Henry Suryawirawan: So David, it’s been a very exciting conversation. Unfortunately, we have to wrap up pretty soon. But I have one last question that I would like to ask you, which I call the three technical leadership wisdom. So you can think of it like advice for listeners out there, maybe from your experience or from your journey or from your book. So what will be your three tech leadership wisdom?

David Anderson: Oh, that’s a good question. First one, I think, is probably around your writing ability, concise writing. I think writing, the same as coding, whatever language you use, you should be a master of that language and be able to write in a concise manner. As engineers, we often learn mathematics and programming, and we don’t really learn how to write, but it’s very important to be able to communicate to a lot of people to write well. And writing is also a thinking tool, so it helps gather your thoughts. It’s a lifetime practice. You can always get better. So I think it’s good to focus on concise writing.

The second one’s probably emotional intelligence, which I think is an interesting one. I think as you’re a tech leader working with a lot of engineers, I think you need to understand the dynamic in different conversations and where people are coming from. You can’t just assume that you’re correct all the time, and everyone else is wrong. You need to consider, you know, different roles, different experience. So it’s really important to at least understand emotional intelligence and understand different signs, etc, and just be a good human being.

And then the third is probably a funny one. It’s okay not to know the answer. People often assume that the technical lead knows all the answers, but, often, they just know how they ask a question, or they’re brave enough to say, I don’t know the answer. You create a good environment.
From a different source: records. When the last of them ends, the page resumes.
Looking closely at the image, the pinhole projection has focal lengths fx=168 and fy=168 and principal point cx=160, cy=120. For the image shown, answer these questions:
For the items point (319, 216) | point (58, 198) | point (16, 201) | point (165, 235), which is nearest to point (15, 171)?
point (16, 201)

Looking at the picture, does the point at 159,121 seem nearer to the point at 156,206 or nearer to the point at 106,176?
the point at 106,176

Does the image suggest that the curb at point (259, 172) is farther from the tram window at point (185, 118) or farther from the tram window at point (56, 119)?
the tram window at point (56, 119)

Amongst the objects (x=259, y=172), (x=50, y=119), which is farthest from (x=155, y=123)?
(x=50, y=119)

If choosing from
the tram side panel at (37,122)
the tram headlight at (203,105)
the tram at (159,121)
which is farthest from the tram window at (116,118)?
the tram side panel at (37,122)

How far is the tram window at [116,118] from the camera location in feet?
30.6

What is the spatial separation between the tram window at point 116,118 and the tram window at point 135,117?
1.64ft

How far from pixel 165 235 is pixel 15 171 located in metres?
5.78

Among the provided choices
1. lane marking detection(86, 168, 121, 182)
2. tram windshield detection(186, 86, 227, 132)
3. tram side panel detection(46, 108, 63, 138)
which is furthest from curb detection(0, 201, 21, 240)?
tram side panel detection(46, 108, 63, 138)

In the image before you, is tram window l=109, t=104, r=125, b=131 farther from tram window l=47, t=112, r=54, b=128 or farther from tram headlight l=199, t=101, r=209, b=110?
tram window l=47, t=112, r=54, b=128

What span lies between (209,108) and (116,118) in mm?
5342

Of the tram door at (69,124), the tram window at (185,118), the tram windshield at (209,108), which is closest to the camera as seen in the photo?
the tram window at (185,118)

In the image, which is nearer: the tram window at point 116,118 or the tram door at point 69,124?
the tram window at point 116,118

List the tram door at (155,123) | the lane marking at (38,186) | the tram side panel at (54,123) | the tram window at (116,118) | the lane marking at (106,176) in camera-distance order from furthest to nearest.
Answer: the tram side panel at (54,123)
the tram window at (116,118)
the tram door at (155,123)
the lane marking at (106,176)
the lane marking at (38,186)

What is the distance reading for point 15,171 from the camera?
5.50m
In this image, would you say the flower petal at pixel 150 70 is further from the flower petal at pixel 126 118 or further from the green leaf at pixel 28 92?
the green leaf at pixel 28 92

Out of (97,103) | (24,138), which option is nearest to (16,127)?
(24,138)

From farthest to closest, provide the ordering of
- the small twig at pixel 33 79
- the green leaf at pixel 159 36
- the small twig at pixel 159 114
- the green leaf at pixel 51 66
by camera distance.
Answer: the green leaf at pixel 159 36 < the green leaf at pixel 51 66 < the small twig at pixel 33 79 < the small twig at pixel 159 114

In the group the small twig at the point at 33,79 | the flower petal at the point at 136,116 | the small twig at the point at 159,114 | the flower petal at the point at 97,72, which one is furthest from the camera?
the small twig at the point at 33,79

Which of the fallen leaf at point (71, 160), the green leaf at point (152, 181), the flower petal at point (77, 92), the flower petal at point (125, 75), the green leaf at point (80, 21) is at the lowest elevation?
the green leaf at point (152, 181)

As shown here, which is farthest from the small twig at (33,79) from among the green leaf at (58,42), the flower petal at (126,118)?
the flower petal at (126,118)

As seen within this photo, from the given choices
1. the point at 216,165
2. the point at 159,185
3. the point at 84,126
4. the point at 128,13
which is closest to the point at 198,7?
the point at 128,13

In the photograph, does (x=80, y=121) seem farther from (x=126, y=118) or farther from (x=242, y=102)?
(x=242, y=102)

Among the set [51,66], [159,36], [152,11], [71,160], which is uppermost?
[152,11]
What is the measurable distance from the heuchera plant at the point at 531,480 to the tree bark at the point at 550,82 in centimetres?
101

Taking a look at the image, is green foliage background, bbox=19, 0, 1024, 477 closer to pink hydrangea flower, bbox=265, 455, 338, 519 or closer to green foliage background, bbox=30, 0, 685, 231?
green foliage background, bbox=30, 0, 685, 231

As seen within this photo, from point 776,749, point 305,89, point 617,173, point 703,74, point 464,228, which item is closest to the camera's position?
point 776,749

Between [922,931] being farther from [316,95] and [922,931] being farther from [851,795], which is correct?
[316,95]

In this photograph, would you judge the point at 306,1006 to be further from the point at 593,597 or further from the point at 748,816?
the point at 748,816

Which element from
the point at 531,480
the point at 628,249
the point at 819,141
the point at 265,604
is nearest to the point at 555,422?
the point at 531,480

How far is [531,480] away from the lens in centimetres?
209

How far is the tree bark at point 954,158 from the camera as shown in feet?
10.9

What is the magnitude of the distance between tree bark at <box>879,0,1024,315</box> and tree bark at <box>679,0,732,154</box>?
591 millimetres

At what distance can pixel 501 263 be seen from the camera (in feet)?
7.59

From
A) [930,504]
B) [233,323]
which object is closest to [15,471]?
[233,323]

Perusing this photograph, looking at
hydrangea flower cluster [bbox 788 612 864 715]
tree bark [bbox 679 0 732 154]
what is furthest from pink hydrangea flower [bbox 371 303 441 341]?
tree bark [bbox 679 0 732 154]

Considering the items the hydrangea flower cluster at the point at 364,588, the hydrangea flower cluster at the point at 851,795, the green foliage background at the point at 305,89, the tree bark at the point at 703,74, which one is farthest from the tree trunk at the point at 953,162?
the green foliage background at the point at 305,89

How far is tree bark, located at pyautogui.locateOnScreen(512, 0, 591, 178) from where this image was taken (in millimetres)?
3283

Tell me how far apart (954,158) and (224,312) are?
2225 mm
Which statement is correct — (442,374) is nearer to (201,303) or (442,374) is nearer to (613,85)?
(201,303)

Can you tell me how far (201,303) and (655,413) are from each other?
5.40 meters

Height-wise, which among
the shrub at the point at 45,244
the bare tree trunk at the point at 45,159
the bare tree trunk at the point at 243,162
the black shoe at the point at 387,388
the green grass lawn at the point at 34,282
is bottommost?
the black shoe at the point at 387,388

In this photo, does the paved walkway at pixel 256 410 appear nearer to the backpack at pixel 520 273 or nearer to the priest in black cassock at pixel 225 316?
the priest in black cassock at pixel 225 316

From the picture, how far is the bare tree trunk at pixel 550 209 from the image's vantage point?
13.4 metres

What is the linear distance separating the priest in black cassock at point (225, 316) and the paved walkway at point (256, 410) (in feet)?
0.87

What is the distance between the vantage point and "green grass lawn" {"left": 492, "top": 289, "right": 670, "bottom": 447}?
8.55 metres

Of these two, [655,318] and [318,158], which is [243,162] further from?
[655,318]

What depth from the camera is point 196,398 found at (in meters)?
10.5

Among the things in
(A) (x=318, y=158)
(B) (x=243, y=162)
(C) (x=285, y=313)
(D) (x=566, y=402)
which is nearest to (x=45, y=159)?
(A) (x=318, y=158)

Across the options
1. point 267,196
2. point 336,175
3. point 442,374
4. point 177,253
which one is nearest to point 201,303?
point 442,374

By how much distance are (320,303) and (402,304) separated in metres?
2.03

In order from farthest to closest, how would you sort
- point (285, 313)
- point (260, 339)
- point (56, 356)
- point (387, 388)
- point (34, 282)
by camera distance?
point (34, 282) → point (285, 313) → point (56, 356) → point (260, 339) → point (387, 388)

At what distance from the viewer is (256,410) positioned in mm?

So you probably find that all three of those, they’ve not really much through with technology, they’re more to do with communicating with people. I think being a technical lead is more about how you can work with other people in your teams. You still need to know the technical knowledge. You still need to build the code. That’s all still really important, but you need to have those really strong communication techniques. So I would say writing, emotional intelligence, and it’s okay not to know the answer.

Henry Suryawirawan: I really like the last one because many people think by being leaders, you need to have all the answers. You need to be able on the spot give some suggestions or fix the problems. But many things in software technology these days are really hard and they’re always new, right? So I don’t think anyone could ever master everything. So it’s okay to be vulnerable and say, I don’t know, or I’ll try to figure out next time. So, yeah, it’s a very good and beautiful message for leaders out there, especially the engineering leaders.

So, David, if people want to connect with you, they want to find out more about your books or your writings. Is there a place where they can find you online?

David Anderson: Yeah, we’ve got the Serverless Edge, which is ServerlessEdge.com. So that’s where we’ll have a lot of our blogs, and we have a podcast called Serverless Craic, which is Craic that’s spelled C-R-A-I-C, which is kind of an Irish word for kind of good fun. So myself, Mike, we do a very short podcast. We just have a bit of fun talking about these concepts. And, obviously, the value flywheel effect is available for all good book sellers from IT Revolutions. So it’s on Amazon, on Kindle and Audible and Paperback.

Henry Suryawirawan: Thanks. I’ll make sure to put all of them in the show notes. So thank you so much for your time, David. I really enjoy our conversation.

David Anderson: Thank you, Henry. It’s been a pleasure.